Digging through the dirt means that these are linear games where you can forge your own path a little. You're headed downwards, but you're in a fairly wide channel, which means you can create your own shortcuts, and dig in seemingly unpromising areas for the chance to find something unexpected. SteamWorld Dig 2 fairly pours on the secrets and the optional caves ripe for exploring. Some of its best puzzles lurk far from the main path, and there are even a range of artefacts to find and return to town in exchange for exotic gadget blueprints. It's lovely that this stuff is there, but to be honest it's secondary to the simple pleasure of progressing through a game with an axe, carving a channel that goes where the designer wants it to go, but in a way that suits your whims.
Speaking of whims, the physics that made those collectable balls so much fun to chase after is still working its tricks. Enemies tend to come with one big physical attack: they rush you, or fire off spikes, or release poison that steadily eats through the earth around them. This means that if you wander into an area that's full of enemies, you can often get them to kill each other, or knock out huge patches of earth for you, or do both and cause mad, impromptu chain reactions. There is a wonderful rigorous logic to the physical world around Dorothy, and it chimes well with the additional athleticism granted to her by bursts of flight, and by that hookshot that allows her to dash and leap and hang like an urban sports enthusiast.
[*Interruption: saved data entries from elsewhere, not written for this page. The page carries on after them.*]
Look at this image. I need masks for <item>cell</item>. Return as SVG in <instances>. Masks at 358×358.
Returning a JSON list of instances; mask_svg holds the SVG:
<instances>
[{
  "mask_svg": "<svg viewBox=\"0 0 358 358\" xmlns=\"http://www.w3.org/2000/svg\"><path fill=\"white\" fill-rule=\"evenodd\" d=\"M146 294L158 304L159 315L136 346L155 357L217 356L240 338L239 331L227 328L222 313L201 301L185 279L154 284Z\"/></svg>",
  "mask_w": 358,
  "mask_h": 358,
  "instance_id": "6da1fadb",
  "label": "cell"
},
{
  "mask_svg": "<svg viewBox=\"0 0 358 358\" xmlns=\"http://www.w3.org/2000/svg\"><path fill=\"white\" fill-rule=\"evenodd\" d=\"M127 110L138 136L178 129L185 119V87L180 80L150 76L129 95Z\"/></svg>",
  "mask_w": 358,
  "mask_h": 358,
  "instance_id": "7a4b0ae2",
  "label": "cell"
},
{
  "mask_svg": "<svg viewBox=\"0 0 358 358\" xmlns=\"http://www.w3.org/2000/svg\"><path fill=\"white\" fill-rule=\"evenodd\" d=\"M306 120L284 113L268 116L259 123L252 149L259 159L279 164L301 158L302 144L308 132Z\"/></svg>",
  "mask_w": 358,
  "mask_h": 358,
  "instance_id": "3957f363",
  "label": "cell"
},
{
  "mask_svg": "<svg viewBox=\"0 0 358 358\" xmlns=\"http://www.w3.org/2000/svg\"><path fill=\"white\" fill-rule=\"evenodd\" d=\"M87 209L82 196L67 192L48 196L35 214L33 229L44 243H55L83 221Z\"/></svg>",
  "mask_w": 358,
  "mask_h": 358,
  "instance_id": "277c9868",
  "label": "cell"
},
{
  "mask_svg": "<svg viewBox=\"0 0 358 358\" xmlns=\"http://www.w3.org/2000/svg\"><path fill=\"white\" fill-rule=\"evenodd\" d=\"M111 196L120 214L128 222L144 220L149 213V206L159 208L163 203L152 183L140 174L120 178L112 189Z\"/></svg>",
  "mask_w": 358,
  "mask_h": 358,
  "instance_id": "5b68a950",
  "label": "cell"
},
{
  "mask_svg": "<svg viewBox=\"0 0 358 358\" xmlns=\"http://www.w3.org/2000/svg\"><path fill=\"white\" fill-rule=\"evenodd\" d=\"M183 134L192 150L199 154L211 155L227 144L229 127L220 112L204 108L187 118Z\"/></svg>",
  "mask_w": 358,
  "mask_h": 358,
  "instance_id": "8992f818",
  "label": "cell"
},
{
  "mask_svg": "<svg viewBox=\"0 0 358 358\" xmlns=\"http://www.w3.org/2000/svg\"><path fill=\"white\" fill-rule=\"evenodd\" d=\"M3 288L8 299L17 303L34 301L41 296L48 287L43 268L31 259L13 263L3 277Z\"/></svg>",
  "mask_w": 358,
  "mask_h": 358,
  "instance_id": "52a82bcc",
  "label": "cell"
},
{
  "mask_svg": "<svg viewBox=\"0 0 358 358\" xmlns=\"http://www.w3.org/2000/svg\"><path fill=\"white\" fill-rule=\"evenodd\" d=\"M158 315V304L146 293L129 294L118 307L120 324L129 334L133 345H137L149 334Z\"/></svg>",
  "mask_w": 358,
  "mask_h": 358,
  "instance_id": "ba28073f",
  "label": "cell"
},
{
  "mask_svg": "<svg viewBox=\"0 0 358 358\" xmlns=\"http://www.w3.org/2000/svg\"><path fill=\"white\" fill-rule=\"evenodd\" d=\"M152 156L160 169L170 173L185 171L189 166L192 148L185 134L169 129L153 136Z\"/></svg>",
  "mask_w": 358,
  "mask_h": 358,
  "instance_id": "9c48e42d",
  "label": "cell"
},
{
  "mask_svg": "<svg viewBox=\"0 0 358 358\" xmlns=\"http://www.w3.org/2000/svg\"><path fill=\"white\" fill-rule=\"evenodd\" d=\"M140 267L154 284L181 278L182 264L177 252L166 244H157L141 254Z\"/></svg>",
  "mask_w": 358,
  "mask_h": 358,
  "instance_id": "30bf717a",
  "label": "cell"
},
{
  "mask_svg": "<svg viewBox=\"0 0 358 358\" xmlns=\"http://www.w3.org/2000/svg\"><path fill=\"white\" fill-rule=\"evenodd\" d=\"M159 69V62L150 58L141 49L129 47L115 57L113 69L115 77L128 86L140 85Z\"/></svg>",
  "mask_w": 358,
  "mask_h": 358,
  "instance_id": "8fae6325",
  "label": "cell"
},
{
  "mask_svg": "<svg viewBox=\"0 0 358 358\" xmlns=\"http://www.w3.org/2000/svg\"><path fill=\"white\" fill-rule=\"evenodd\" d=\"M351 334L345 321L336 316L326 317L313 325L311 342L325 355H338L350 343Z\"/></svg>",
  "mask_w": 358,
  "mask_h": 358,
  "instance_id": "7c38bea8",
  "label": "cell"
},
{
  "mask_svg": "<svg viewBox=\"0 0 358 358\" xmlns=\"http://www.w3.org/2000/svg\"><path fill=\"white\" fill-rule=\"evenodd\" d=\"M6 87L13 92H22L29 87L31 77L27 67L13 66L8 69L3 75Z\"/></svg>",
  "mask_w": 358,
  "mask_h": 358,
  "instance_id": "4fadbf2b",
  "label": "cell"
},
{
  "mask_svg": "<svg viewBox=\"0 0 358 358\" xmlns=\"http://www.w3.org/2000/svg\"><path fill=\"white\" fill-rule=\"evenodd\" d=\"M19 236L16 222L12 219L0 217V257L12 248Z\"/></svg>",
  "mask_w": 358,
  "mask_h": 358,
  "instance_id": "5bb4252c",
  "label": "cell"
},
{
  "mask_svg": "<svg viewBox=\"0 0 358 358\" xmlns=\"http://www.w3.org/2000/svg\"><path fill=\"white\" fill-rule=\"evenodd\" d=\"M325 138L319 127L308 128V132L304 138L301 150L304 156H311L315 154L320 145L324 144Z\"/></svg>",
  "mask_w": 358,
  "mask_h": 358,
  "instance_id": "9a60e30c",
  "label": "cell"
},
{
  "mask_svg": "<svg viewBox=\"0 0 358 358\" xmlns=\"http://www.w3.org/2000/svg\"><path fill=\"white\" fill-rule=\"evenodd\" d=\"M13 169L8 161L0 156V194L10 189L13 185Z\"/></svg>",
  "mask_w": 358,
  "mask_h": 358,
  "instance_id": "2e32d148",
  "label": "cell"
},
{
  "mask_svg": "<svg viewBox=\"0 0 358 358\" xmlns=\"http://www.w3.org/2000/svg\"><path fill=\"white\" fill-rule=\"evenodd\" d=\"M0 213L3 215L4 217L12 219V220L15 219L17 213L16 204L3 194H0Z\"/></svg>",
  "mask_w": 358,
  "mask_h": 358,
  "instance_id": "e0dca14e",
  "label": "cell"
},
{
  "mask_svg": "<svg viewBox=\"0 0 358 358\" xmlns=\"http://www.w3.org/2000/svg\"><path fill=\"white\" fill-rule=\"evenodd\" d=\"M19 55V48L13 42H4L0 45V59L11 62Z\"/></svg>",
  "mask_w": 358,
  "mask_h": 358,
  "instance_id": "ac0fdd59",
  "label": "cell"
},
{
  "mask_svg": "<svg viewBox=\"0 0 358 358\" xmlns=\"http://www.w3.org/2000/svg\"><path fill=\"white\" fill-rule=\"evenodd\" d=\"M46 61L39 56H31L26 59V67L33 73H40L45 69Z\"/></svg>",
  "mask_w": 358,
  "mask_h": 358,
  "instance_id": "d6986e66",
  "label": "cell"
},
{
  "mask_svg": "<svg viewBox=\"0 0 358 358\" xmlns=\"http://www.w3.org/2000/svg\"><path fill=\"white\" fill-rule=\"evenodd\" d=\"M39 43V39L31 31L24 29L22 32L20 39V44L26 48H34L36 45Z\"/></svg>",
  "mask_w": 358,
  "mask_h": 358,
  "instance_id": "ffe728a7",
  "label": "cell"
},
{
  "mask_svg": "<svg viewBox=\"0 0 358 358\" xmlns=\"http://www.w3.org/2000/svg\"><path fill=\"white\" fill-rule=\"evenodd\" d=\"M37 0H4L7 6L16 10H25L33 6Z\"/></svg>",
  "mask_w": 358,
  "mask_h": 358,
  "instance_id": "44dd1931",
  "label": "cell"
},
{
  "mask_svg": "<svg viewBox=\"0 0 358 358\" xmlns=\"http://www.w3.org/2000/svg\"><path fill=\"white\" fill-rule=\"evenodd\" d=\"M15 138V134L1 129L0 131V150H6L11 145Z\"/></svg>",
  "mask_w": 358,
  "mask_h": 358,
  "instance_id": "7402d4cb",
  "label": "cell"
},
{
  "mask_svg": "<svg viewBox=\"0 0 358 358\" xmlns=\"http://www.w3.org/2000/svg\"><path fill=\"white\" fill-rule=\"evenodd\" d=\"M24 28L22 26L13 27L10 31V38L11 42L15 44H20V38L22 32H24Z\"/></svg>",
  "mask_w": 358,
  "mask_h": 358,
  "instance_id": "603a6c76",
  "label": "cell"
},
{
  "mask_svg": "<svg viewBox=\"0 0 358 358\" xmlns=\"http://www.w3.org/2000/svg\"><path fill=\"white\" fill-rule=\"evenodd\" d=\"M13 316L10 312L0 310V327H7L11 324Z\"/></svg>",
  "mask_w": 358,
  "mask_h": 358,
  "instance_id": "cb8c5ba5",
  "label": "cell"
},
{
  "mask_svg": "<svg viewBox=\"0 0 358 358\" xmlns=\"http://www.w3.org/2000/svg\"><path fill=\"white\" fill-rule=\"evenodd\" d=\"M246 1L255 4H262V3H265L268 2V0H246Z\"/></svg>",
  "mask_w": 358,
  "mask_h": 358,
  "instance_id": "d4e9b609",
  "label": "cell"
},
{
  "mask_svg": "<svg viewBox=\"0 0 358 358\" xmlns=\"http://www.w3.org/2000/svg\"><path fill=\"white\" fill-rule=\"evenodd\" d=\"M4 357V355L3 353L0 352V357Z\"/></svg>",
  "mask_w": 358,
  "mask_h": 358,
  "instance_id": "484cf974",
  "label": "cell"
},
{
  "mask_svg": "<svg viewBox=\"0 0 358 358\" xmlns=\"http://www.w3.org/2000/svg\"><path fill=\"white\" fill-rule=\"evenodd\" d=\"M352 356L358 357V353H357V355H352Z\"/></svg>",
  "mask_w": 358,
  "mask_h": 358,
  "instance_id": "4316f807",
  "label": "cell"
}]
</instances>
And at times, SteamWorld Dig 2 really surprises. It does so in one stand-out section that brings stealth and a touch of horror to this otherwise straight-ahead adventure - stealth and horror unlike any imaginings of them you've seen before, of course - and in an ending that ties various things together in a truly ingenious way.
And when it comes to that ending, I'll admit that I played through the final boss and then headed straight back in. Why not? I'd seen the story play out, but I'd only scraped over the surface of all the secrets buried down there in the dark.